I uncovered my eyes, but I looked to the ground first and saw all this shattered glass. I ran over to the car with the guy I knew. I couldn't see through the window, it had too many cracks in it. I tried opening the door, but it wouldn't open. I tried to push the glass in with my hand, since it was already broken. After I cleared enough glass out to see, he was unconscious. I put my hand on the other side of his head to turn his face toward me and I felt blood and slime and I saw a fragment of his skull with the hair fall onto his shirt.
I backed up immediately, realizing the extent of the damage, and backed up too far and fell iver the curb. Then I realized my hand was cut up really bad and bleeding from pushing the broken glass. It didn't hurt at all, it must've been been the adrenaline. That guy is dead, I was thinking over again in my head. Then I remembered, the other guy in the truck. What about him! I looked toward his truck, but instead found him behind me, crying. I told him to call 911, and he said he already did and they're on their way.

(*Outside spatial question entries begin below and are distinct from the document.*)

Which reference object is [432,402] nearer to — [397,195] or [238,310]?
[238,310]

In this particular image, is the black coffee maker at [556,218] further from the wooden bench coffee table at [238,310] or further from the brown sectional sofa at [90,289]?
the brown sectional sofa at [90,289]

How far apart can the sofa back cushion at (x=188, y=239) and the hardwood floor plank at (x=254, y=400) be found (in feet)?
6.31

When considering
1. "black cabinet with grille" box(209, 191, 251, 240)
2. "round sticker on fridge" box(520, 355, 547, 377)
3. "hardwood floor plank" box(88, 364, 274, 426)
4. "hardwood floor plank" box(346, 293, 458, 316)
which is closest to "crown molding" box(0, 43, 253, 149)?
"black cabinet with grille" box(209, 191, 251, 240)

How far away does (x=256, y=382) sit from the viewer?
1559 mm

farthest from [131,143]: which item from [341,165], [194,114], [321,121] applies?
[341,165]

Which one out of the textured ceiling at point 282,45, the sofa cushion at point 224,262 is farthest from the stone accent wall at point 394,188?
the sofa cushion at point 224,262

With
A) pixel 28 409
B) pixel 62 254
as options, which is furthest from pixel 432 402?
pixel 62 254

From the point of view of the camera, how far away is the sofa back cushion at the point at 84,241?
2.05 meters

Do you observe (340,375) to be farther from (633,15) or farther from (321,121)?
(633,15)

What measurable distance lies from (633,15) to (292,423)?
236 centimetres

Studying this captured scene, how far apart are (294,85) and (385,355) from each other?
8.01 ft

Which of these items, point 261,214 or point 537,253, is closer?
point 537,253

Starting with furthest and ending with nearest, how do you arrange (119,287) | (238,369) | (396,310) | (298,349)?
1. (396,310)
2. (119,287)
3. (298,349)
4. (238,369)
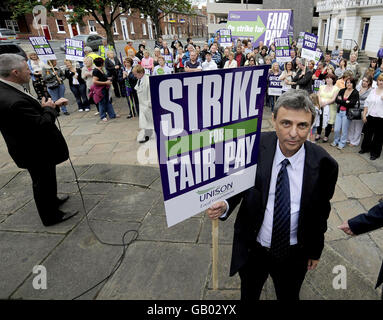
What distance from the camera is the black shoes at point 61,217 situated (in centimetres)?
334

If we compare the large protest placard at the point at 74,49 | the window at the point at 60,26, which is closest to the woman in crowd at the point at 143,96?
the large protest placard at the point at 74,49

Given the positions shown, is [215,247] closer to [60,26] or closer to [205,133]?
[205,133]

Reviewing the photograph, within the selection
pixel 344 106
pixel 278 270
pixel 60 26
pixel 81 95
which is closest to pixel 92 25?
pixel 60 26

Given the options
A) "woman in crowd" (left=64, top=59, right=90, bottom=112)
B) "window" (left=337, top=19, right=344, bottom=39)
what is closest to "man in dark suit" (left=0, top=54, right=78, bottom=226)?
"woman in crowd" (left=64, top=59, right=90, bottom=112)

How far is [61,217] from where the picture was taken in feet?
11.2

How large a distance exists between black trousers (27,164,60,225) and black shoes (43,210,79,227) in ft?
0.07

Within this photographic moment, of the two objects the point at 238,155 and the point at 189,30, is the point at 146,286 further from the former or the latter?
the point at 189,30

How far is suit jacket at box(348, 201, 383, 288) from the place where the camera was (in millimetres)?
1786

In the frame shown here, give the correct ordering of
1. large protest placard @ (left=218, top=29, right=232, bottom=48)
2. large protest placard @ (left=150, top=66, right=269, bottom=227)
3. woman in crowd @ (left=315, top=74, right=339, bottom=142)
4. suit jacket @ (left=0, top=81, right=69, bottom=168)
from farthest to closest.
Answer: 1. large protest placard @ (left=218, top=29, right=232, bottom=48)
2. woman in crowd @ (left=315, top=74, right=339, bottom=142)
3. suit jacket @ (left=0, top=81, right=69, bottom=168)
4. large protest placard @ (left=150, top=66, right=269, bottom=227)

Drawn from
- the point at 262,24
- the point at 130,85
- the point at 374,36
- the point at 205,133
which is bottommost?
the point at 130,85

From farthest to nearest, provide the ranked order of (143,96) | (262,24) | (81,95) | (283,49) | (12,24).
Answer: (12,24)
(262,24)
(81,95)
(283,49)
(143,96)

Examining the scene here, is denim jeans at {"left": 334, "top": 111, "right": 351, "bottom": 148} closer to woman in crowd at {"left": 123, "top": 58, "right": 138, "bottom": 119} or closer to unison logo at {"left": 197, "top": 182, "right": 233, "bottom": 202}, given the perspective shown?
unison logo at {"left": 197, "top": 182, "right": 233, "bottom": 202}

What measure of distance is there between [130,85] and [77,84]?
7.24 feet
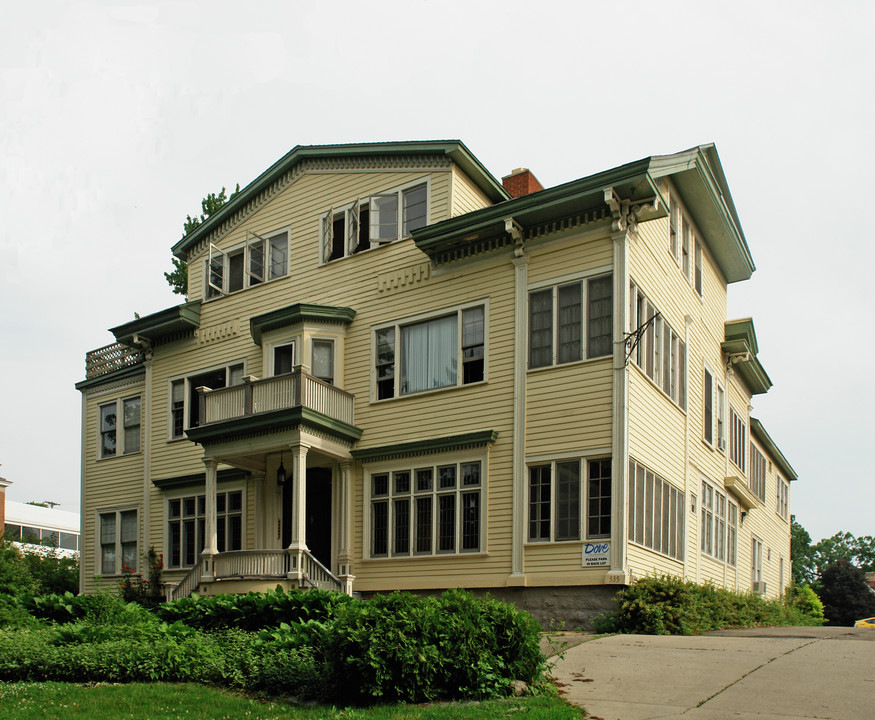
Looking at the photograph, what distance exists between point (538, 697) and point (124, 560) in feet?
66.3

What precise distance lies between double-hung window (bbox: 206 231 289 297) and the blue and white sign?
11567mm

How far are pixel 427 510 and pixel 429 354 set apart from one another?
3.53 m

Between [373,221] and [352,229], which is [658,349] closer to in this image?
[373,221]

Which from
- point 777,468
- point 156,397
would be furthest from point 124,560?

We were sitting on the curb waiting for the ambulance to show up. I remember watching all these cars drive by and looking at the car and looking at the full grown guy crying near me. Nobody stopped. For some reason I wasn't crying. I didn't understand the full damage. When the ambulance people came, the cops were also there. The paramedics took the guy's body from the car, trying to revive him. I kept thinking: he's dead, why are they trying to revive a dead body? The police went to go talk to the guy in the truck. They pulled him to the other side of the road and were talking to him. And making him walk around. I didn't understand why.
Before I could go follow them, another cop came to talk to me. He was calling me buddy and saying it'll be ok and such. He poured water on my hand and put a large bandage over the cut as I explained what happened. I could tell he was getting emotional and he walked me over to his cop car and said he would drive me home. I got to sit in the passenger seat. I was asking him what's going to happen to the guy with the truck, and where will they take him? He said that they're taking him home too.
When we got to my house, nobody was home. He said we could wait in the car in the driveway until my parents came home. I was telling the cop what had happened and he was asking how I felt and then I started crying. He was so nice. We waited for an hour and my parents didn't come home and they wouldn't pick up our calls. He talked to my neighbor and I stayed there until my parents came. My parents brushed it off and forgot about it, but it changed my life.
A few days later, I saw an article about the crash. He was a drunk driver. That's why they were making him walk around, to test if he was sober. I was too young to understand. This is the first time I've ever said or typed any of this. It was hard, but it needed to be said. The guilt of causing the accident haunts me daily. If only I didn't wave, he could've seen the car and swerved out of the way. The sound of the sirens is in my head all the time. Thanks for listening.